By Guadalupe Barriga and Ivan Cazares

Students, staff and faculty are concerned about their safety and question whether East Los Angeles College is prepared for an emergency. The issue was discussed during Thursday’s American Federation of Teachers meeting and Tuesday’s Academic Senate meeting.

ELAC was placed under an unofficial lockdown last week when the Monterey Park Police Department and the Los Angeles County Sheriff’s Department responded to a rumor of an active shooter on campus.

Faculty’s main concern was the lack of communication during last week’s threat.

There wasn’t a message sent out to students or faculty to inform them on the situation. However a message was sent out telling people that the situation was resolved. “We had no idea what was happening,” Adjunct Representative Randy Adsit said.

Classes in the C2 complex were told to remain inside and lock the doors until the search was over while other students were turned away and told that classes were canceled.

Teachers continued with their classes unaware of what was happening. Janitors were informed through their radios. Faculty suggested to Martinez using similar  equipment to communicate in future emergency situations.

The senate agreed with the Fire Technology Program Coordinator Jason Hosea’s proposal to develop an emergency response plan that everyone is aware of.

He suggested appointing a disaster preparedness coordinator with experience and developing an emergency response team. “We don’t have to reinvent the wheel. There are schools with robust programs we could use as examples. We have emergency response experts on campus,” Hosea said.
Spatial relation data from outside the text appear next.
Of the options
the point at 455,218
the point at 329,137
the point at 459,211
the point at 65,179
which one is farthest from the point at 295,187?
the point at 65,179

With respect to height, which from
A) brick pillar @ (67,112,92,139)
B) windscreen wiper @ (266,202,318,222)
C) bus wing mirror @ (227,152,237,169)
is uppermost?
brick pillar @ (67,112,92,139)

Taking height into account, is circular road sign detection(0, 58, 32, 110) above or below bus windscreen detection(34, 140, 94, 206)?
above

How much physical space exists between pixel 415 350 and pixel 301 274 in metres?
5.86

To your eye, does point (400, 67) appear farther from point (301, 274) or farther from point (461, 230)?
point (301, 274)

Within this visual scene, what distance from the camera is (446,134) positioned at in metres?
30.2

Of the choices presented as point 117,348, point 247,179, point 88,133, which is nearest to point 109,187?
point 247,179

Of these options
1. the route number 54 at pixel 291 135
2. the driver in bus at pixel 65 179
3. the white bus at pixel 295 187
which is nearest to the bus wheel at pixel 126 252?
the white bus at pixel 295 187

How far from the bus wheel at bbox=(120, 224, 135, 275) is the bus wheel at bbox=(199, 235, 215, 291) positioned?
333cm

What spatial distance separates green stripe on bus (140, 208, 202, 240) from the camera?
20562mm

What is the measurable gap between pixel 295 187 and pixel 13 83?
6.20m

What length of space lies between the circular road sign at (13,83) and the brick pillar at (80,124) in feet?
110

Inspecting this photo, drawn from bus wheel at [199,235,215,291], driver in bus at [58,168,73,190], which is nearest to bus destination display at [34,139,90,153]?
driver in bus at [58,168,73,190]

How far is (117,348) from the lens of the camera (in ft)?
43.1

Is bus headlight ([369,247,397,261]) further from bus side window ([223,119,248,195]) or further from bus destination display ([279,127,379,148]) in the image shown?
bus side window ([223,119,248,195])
He also suggested periodic training for faculty and staff. He pointed out the advantage of having emergency response experts such as himself and the Los Angeles County Sheriff’s Department on campus to help     develop such a plan.

“It’s not just active shooters. We need a plan for fires and earthquakes,” Hosea said.
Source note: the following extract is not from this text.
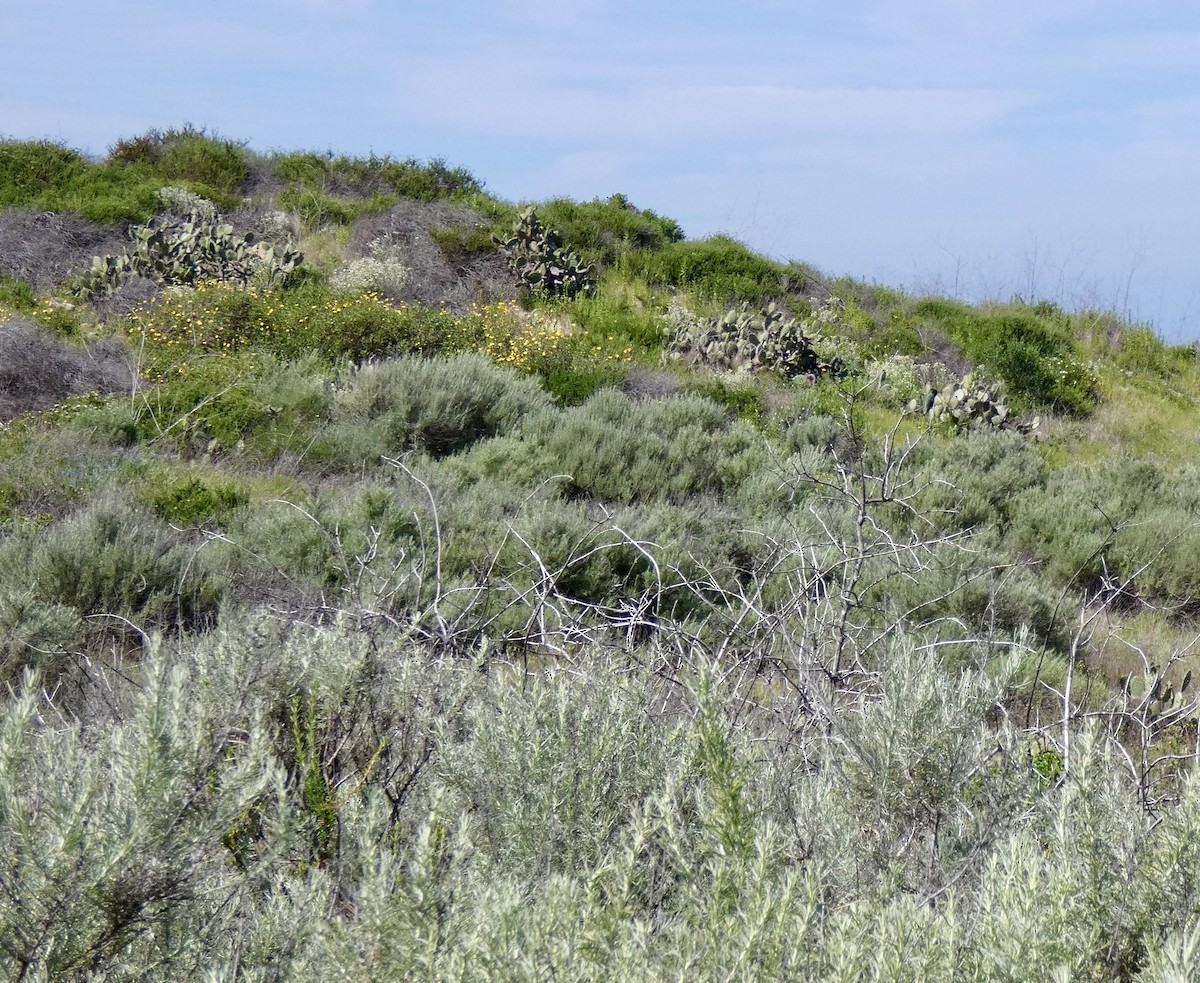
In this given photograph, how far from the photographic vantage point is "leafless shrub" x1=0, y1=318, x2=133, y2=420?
27.3ft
Senators also mention the South Gate Educational Center’s lack of loud speakers around campus. Martinez said that if an accident were to happen at the South Gate campus, the agreement is for South Gate Police Department to take care of everything.

“The information they (police) received was vague,” Martinez said. “We are taking precautions. I didn’t send out an alert to avoid spreading panic.”
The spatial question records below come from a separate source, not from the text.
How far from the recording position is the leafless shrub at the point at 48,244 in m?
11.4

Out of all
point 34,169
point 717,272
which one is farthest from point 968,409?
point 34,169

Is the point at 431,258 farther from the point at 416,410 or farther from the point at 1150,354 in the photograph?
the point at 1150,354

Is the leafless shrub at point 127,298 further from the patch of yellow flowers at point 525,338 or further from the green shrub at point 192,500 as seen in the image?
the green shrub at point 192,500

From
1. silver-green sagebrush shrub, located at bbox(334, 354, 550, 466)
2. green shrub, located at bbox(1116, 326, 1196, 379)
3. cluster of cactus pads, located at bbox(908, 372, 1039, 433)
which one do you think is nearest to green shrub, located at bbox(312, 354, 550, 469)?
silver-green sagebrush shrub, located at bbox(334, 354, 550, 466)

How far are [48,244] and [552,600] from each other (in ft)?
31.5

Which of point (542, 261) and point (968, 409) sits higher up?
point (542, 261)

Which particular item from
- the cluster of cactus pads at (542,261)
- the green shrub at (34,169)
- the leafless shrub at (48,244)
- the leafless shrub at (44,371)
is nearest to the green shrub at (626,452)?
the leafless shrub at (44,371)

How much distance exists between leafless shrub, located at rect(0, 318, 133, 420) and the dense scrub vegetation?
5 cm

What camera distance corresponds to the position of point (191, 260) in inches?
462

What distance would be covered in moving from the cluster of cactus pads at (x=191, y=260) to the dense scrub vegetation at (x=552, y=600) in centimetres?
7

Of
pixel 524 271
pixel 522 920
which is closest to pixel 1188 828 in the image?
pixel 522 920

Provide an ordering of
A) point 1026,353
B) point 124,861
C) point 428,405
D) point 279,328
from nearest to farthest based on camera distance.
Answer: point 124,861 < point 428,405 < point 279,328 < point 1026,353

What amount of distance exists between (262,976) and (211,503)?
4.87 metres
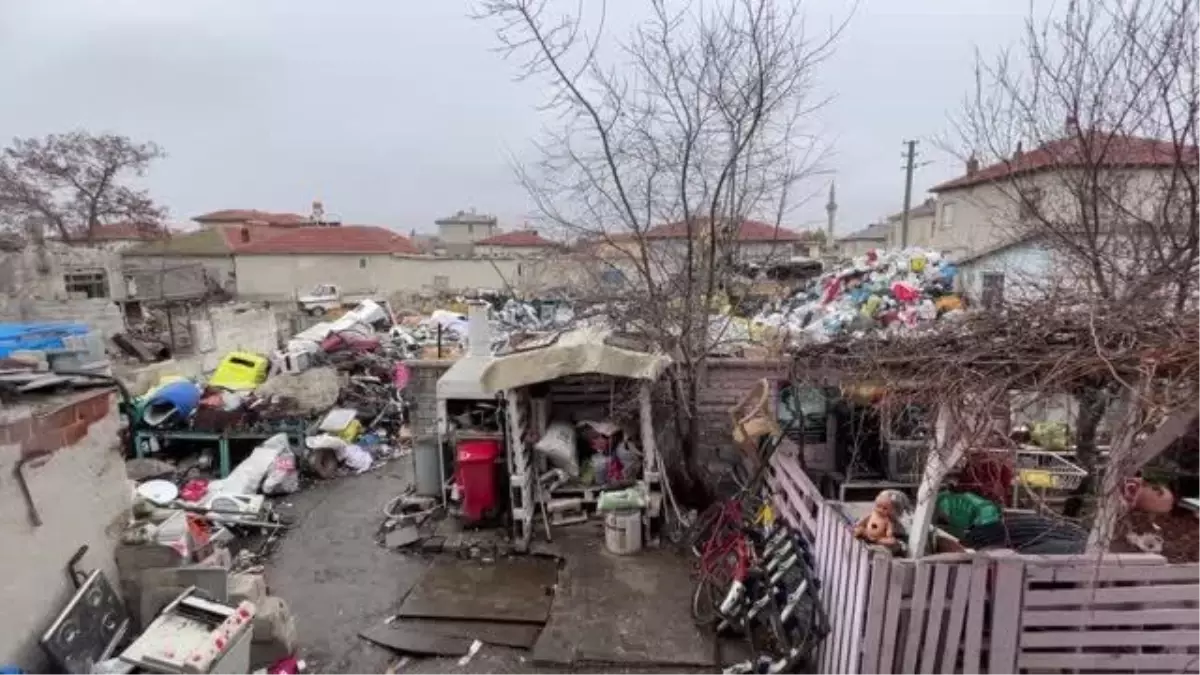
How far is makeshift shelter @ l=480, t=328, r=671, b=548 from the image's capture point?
19.9 ft

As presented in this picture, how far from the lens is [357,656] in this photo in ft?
16.1

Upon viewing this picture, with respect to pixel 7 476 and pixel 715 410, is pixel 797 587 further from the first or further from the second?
pixel 7 476

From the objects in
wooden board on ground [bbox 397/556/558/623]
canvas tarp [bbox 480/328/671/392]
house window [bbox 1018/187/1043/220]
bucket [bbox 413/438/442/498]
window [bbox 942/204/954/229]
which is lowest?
wooden board on ground [bbox 397/556/558/623]

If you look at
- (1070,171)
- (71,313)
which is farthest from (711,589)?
(71,313)

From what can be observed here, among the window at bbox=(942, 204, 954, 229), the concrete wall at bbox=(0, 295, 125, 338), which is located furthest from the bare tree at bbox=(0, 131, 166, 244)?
the window at bbox=(942, 204, 954, 229)

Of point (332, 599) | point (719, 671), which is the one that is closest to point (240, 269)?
point (332, 599)

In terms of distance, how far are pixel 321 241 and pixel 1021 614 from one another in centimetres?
3622

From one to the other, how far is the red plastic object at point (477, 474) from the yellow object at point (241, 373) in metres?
6.88

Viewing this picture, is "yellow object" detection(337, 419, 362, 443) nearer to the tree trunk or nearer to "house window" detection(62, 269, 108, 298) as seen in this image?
the tree trunk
Students and professors called Martinez’s decision to not place the school on lockdown irresponsible and dangerous.

A large number of students were unaware of the potential danger and continued to walk around campus.

“We tried to go back on campus, but they (deputies) weren’t letting anyone in. They stopped us to see who we were,” student Jose Velazco said. Velazco was by the south gym with a group of friends.

According to President Martinez, the Monterey Park Police made the decision to tell students to leave campus without informing him.

Professors such as Political Science Professor Jerry Hernandez suggested changing the college’s policy in response to the incident. This change would mean that an immediate lockdown would be issued if campus personnel observe weapons drawn on campus. Martinez was questioned on the effectiveness of the school’s emergency alert systems.

Martinez said more buildings  will soon have speakers and faculty will have their own key to lock the doors in case of a lockdown.

Hernandez brought up a similar incident that occurred during the summer when administration failed to enforce a lockdown. “Six months have passed since the summer when we had the false alarm, and in all that time we haven’t gotten any closer to the speaker problems,” Hernandez said.

Martinez assured that in future emergencies he will instantly place ELAC on lockdown to secure the safety of its students and faculty.